I am on LDR (Learning & Development Rotation) week again for my role in Cloudera, where each support engineer will get 1-2 weeks off the queue to learn whatever we want, that can help on our daily job. This week, I choose Ranger, which is a Authorisation and Auditing framework for Hadoop, as Ranger will replace Cloudera’s legacy Sentry in the new CDP release.
This post is not able Ranger, but I just want to document on one of the Kafka issue that I faced when I tried to understand how a change from Atlas will be captured by Ranger and then propagated to Ranger plugins for HDFS and Hive etc.

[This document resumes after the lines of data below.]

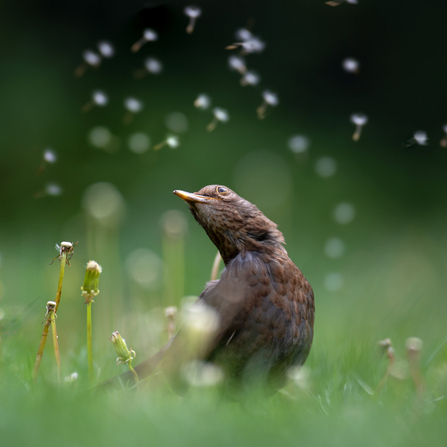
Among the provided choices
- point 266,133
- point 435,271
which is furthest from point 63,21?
point 435,271

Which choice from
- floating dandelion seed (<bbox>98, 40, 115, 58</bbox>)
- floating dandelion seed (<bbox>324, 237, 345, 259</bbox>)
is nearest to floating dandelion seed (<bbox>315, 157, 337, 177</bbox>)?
floating dandelion seed (<bbox>324, 237, 345, 259</bbox>)

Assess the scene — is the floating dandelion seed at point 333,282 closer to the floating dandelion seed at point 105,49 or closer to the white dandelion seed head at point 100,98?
the white dandelion seed head at point 100,98

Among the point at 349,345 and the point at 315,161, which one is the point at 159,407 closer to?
the point at 349,345

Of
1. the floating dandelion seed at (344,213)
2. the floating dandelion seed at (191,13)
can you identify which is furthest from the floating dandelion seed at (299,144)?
the floating dandelion seed at (191,13)

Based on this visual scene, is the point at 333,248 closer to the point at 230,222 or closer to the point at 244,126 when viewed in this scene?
the point at 244,126

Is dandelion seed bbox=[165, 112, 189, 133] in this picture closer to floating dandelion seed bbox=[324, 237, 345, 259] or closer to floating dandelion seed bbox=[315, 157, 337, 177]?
floating dandelion seed bbox=[315, 157, 337, 177]

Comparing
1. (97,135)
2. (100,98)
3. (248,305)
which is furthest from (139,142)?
(248,305)
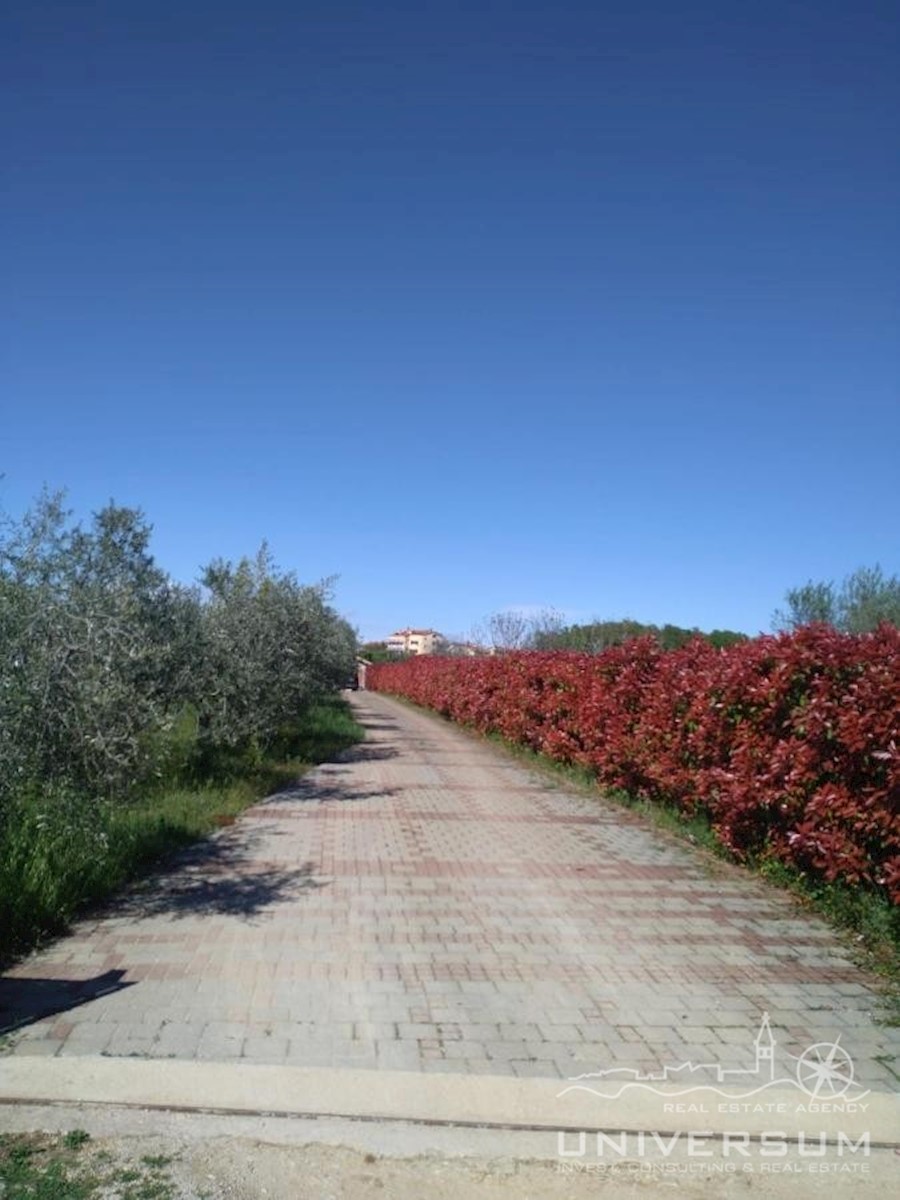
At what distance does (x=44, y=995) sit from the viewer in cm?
452

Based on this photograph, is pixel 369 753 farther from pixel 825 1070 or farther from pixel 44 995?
pixel 825 1070

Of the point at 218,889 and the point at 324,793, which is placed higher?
the point at 324,793

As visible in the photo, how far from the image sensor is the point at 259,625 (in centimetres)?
1327

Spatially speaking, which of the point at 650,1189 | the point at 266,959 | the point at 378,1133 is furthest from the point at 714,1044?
the point at 266,959

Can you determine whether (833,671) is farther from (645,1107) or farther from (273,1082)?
(273,1082)

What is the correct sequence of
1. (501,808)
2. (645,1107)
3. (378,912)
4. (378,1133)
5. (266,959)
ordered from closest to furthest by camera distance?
(378,1133), (645,1107), (266,959), (378,912), (501,808)

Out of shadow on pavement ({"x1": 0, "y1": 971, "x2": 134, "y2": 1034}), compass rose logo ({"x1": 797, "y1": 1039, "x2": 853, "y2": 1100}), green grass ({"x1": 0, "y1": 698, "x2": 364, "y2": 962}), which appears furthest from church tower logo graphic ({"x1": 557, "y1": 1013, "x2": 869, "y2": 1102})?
green grass ({"x1": 0, "y1": 698, "x2": 364, "y2": 962})

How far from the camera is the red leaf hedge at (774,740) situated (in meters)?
5.86

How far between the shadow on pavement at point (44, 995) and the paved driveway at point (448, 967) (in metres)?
0.01

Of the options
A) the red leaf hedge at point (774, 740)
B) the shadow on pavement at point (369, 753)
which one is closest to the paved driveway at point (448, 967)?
the red leaf hedge at point (774, 740)

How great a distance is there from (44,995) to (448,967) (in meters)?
2.08

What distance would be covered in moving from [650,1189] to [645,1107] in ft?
1.73

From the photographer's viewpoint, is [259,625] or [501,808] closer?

What happened behind the scene is that after a change is done in Atlas, an event will be produced to Kafka under topic ATLAS_ENTITIES, which will be captured by consumer, which happens to be Ranger Admin service. In order to capture this event, I used below command to see what was sent:
/usr/hdp/current/kafka-broker/bin/kafka-console-consumer.sh --bootstrap-server {kafka-host}:6667 --topic ATLAS_ENTITIES
Keep in mind that this is a HDP cluster, not CDH, as I also need to learn a bit of Ambari side of things, so that I can help my legacy HWX colleague with their customers. And above command produced below WARNing message continuously:
[2019-12-04 05:01:02,481] WARN [Consumer clientId=consumer-1, groupId=console-consumer-42194] Bootstrap broker c2393-node4.squadron.support.hortonworks.com:6667 (id: -1 rack: null) disconnected (org.apache.kafka.clients.NetworkClient) [2019-12-04 05:01:02,536] WARN [Consumer clientId=consumer-1, groupId=console-consumer-42194] Bootstrap broker c2393-node4.squadron.support.hortonworks.com:6667 (id: -1 rack: null) disconnected (org.apache.kafka.clients.NetworkClient)

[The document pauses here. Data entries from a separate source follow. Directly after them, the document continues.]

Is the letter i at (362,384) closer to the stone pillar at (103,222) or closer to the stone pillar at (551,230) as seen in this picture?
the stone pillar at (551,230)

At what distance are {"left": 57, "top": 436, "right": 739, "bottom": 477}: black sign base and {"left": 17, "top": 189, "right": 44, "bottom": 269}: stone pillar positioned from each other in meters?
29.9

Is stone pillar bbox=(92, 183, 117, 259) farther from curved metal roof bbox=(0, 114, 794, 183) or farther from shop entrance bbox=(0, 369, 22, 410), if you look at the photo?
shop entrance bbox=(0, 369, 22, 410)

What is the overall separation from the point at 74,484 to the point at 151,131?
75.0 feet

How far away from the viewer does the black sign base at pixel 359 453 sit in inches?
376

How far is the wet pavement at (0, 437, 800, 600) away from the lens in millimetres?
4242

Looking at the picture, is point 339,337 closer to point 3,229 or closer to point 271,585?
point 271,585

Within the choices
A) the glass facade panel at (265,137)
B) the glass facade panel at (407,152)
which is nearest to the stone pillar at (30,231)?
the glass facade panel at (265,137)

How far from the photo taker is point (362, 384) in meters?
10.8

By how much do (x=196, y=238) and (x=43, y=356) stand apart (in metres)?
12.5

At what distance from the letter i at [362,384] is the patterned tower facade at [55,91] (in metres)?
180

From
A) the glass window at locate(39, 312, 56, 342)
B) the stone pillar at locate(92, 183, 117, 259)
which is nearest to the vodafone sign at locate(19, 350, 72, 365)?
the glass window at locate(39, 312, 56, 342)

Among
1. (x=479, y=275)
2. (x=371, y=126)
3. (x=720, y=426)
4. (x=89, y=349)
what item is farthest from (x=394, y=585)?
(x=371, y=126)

I am quite new to Kafka, so instead of diving into finding what happens, my colleague helped me to add more parameter “–consumer-property security.protocol=SASL_PLAINTEXT” to resolve the issue:
/usr/hdp/current/kafka-broker/bin/kafka-console-consumer.sh --bootstrap-server c2393-node4.squadron.support.hortonworks.com:6667 --topic ATLAS_ENTITIES --consumer-property security.protocol=SASL_PLAINTEXT
And then it captured below message after I updated one of the entities in Atlas:
{"version":{"version":"1.0.0","versionParts":[1]},"msgCompressionKind":"NONE","msgSplitIdx":1,"msgSplitCount":1,"msgSourceIP":"xxx.xx.xx.x","msgCreatedBy":"","msgCreationTime":1575435106685,"message":{"type":"ENTITY_NOTIFICATION_V2","entity":{"typeName":"hdfs_path","attributes":{"path":"hdfs://:8020/data","createTime":1575378000000,"qualifiedName":"hdfs:// :8020/data@c2393","name":"/data"},"guid":"62b52a50-34cb-4540-9328-7e939d60b020","status":"ACTIVE","displayText":"/data","classificationNames":["PII"],"classifications":[{"typeName":"PII","entityGuid":"62b52a50-34cb-4540-9328-7e939d60b020","entityStatus":"ACTIVE","propagate":true,"validityPeriods":[],"removePropagationsOnEntityDelete":false}]},"operationType":"CLASSIFICATION_ADD","eventTime":1575435104464}}
Now I can clearly see what data was sent from Atlas to Kafka for Ranger to pick up and update in Ranger’s database.
This blog is just to document this Kafka error and hopefully can also help others.